后台的妆镜蒙着白布,掀开布一看,镜面上竟用血画着个扭曲的符号。白望月伸手触摸镜面,指尖刚碰到,镜面就泛起涟漪,映出个穿黑衣的女子背影,正往戏台方向走去。
“跟着她!” 林砚带头往戏台跑。戏台空荡荡的,红绸幕布垂落,上面绣的龙凤图案被人用利器划得支离破碎。
白望月突然指向幕布后的横梁:“在上面!”
林砚搬来梯子爬上去,只见横梁上绑着九个稻草人,每个稻草人都穿着戏班成员的戏服,心口插着根银针,针尾缠着黑色的丝线。“是‘替身术’!” 他取下稻草人,“他们没失踪,是被人用邪术变成了稻草人!”
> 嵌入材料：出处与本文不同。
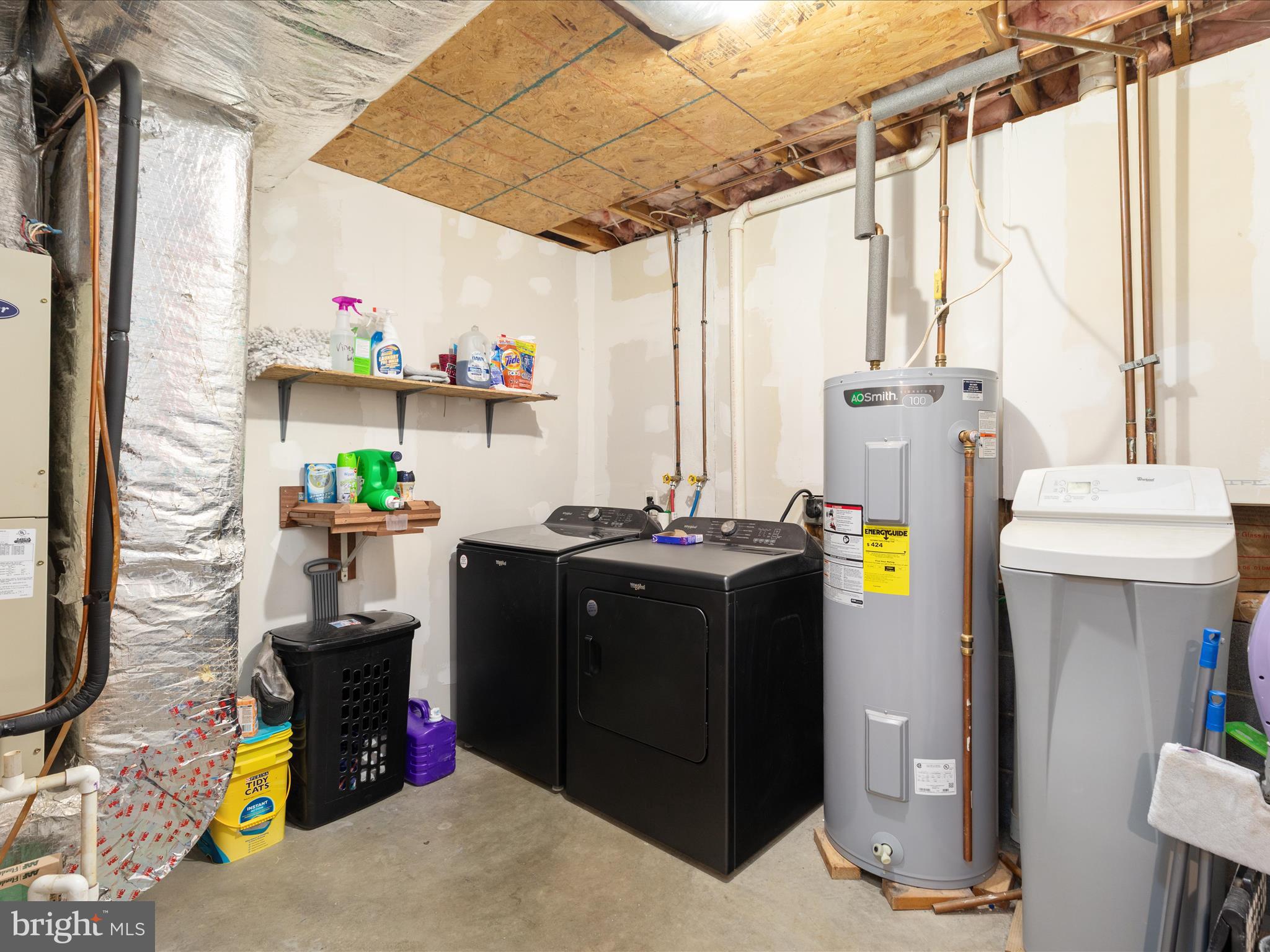 WATERFORD SQUARE - Residential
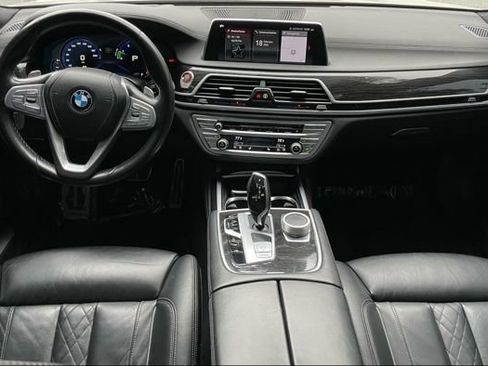 Used 2019 BMW 750i xDrive w/ M Sport Package image 16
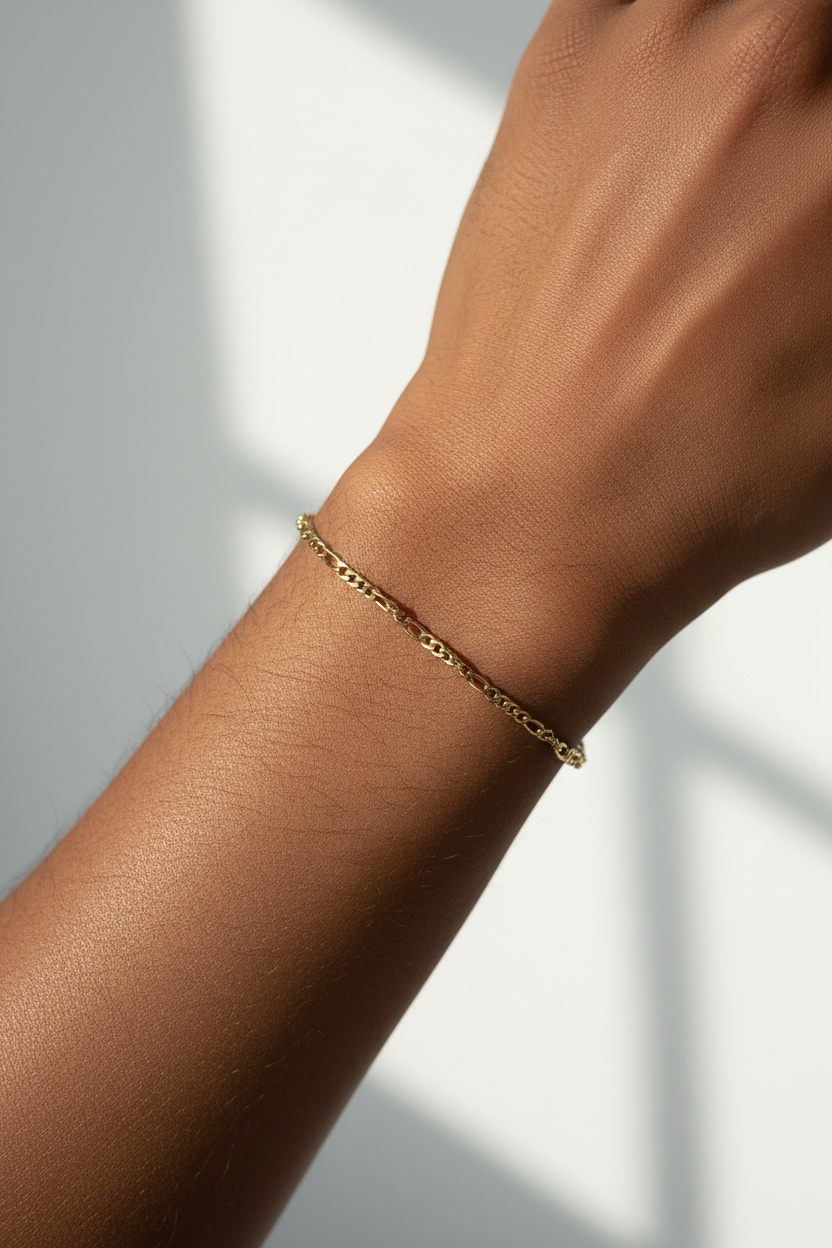 Pulseira Figaro Banhada a Ouro 18K
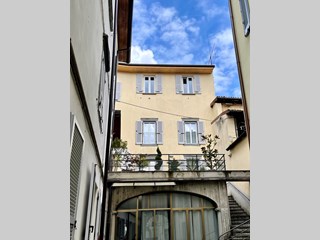 Trilocale in Vendita a Lovere, zona Centrale, 78'000€, 70 m², arredato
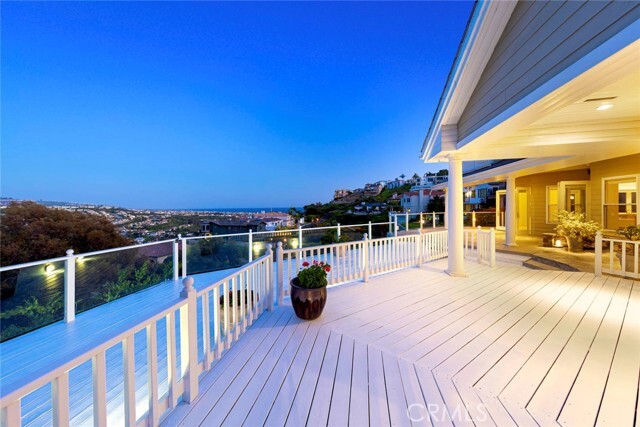 Building Photo - 12 San Remo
春燕仔细检查着丝线:“这线是用人发混着尸油做的,只要烧了稻草人,他们就再也变不回去了。”
石蛋突然指着台下的座椅:“那里有个首饰盒!”
盒子打开,里面装着支银簪,簪头雕着朵梅花,正是戏班班主常戴的。簪子下压着张纸条,上面用胭脂写着:“三更天,城隍庙,用镜子碎片换活人。”
“是调虎离山计!” 林砚恍然大悟,“她知道我们会来戏班,故意留下线索引我们去城隍庙,好趁机毁掉铜镜碎片!”
白望月指尖燃起一小簇火焰:“我去城隍庙引开她,你们快回县衙保护碎片!”
“不行,太危险。” 林砚按住他的手,“我们一起去,兵分两路。”
三更的梆子声刚响过,城隍庙的朱漆大门 “吱呀” 一声开了。林砚与春燕推着辆装着 “铜镜碎片” 的板车走进大殿,石蛋则带着真正的碎片躲在偏殿,白望月化作白狐,藏在梁上。
大殿中央,个穿黑衣的女子背对着他们,身形窈窕,乌黑的长发垂到腰际。“把碎片给我。” 她的声音清冷,带着种奇异的蛊惑力。
林砚推着板车往前走:“先放了戏班的人。”
女子缓缓转身,脸上戴着张银色的面具,遮住了大半张脸,只露出双含着秋水的眼睛。“你以为这点伎俩能骗得过我?” 她轻笑一声,指尖弹出道黑丝,缠住板车的绳索。
“动手!” 林砚大喊着扯掉盖布,板车里哪有什么碎片,只有捆着艾草的炸药包。春燕点燃引线,火星滋滋作响。
女子脸色微变,转身就想逃。白狐突然从梁上跃下,化作少年模样,指尖白光直射她的面具。面具裂开道缝,露出张苍白的脸,竟与忘川婆婆洞中的壁画女子有七分相似。
“是你!” 白望月惊呼,“你是黑山姥姥的侍女!”
女子眼神一凛,黑丝突然暴涨,缠住大殿的梁柱。整座城隍庙剧烈摇晃,石蛋在偏殿大喊:“碎片在震动!”
林砚突然想起铜镜碎片上的妖气:“她想让碎片与邪术共鸣,同归于尽!” 他将桃木剑抛给白望月,自己则冲向偏殿。